··· Data extract ···

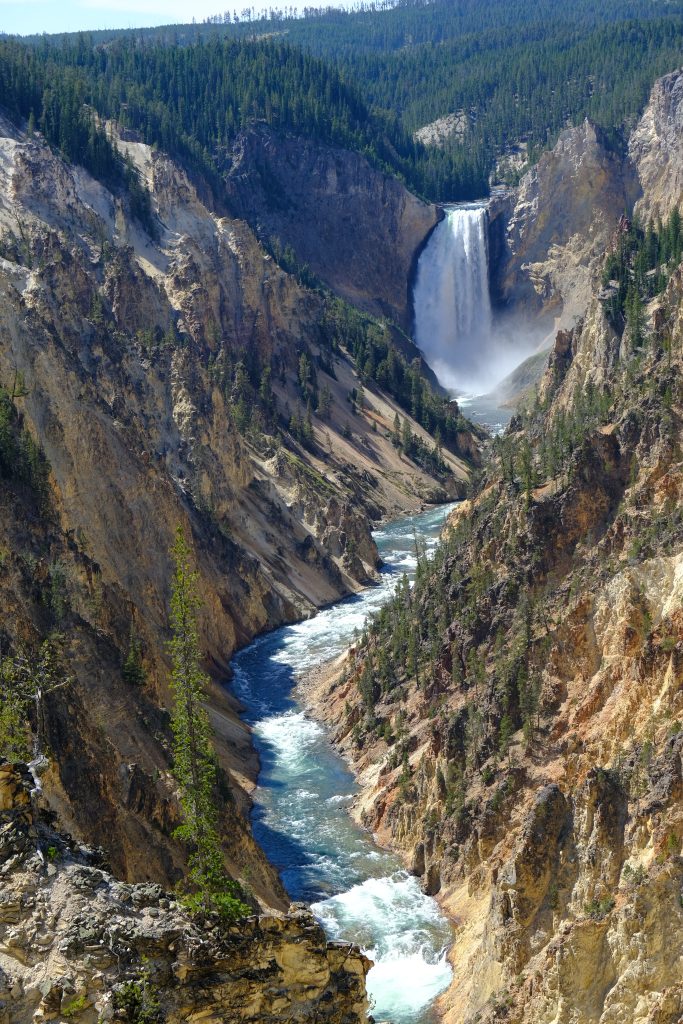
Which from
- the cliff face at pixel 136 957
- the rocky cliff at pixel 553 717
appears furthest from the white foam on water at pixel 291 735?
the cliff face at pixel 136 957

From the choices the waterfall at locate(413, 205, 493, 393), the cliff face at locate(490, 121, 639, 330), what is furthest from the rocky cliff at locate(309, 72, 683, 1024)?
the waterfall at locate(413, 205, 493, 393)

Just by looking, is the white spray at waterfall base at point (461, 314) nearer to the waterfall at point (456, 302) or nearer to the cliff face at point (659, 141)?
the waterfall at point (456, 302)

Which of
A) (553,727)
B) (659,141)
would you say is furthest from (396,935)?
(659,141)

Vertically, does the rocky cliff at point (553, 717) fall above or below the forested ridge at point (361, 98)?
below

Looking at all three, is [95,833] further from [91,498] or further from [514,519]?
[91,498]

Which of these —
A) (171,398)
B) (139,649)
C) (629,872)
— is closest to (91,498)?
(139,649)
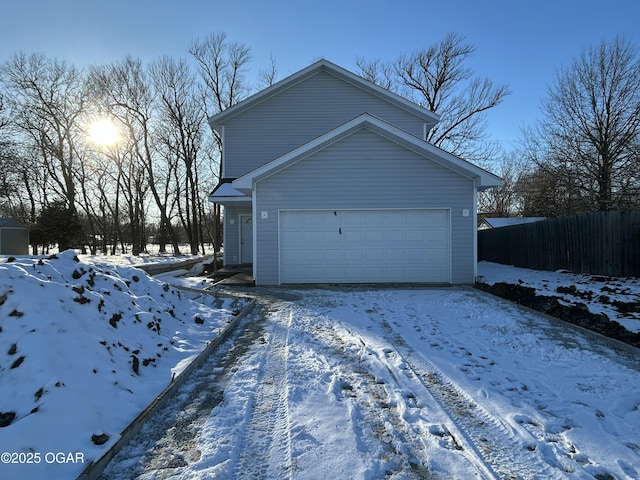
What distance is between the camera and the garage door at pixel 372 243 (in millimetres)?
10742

···

▸ **Brief**: Reproduce all of the records above word for word, omitting the pictures.

▸ **Full output**:
Which from
- the cliff face at pixel 136 957
- the rocky cliff at pixel 553 717
appears furthest from the white foam on water at pixel 291 735?
the cliff face at pixel 136 957

From the choices the waterfall at locate(413, 205, 493, 393), the cliff face at locate(490, 121, 639, 330), what is furthest from the rocky cliff at locate(309, 72, 683, 1024)?
the waterfall at locate(413, 205, 493, 393)

Just by looking, is the white spray at waterfall base at point (461, 314) nearer to the waterfall at point (456, 302) or nearer to the cliff face at point (659, 141)?
the waterfall at point (456, 302)

Which of
A) (553,727)
B) (659,141)
would you say is furthest from (396,935)?
(659,141)

Vertically, does the rocky cliff at point (553, 717) fall above or below the forested ridge at point (361, 98)?
below

Looking at all three, is [95,833] further from [91,498] or further from [514,519]?
[91,498]

Which of these —
A) (171,398)
B) (139,649)
C) (629,872)
— is closest to (91,498)?
(139,649)
What distance is between the camera and the garage door at pixel 372 243 (in millimetres)?
10742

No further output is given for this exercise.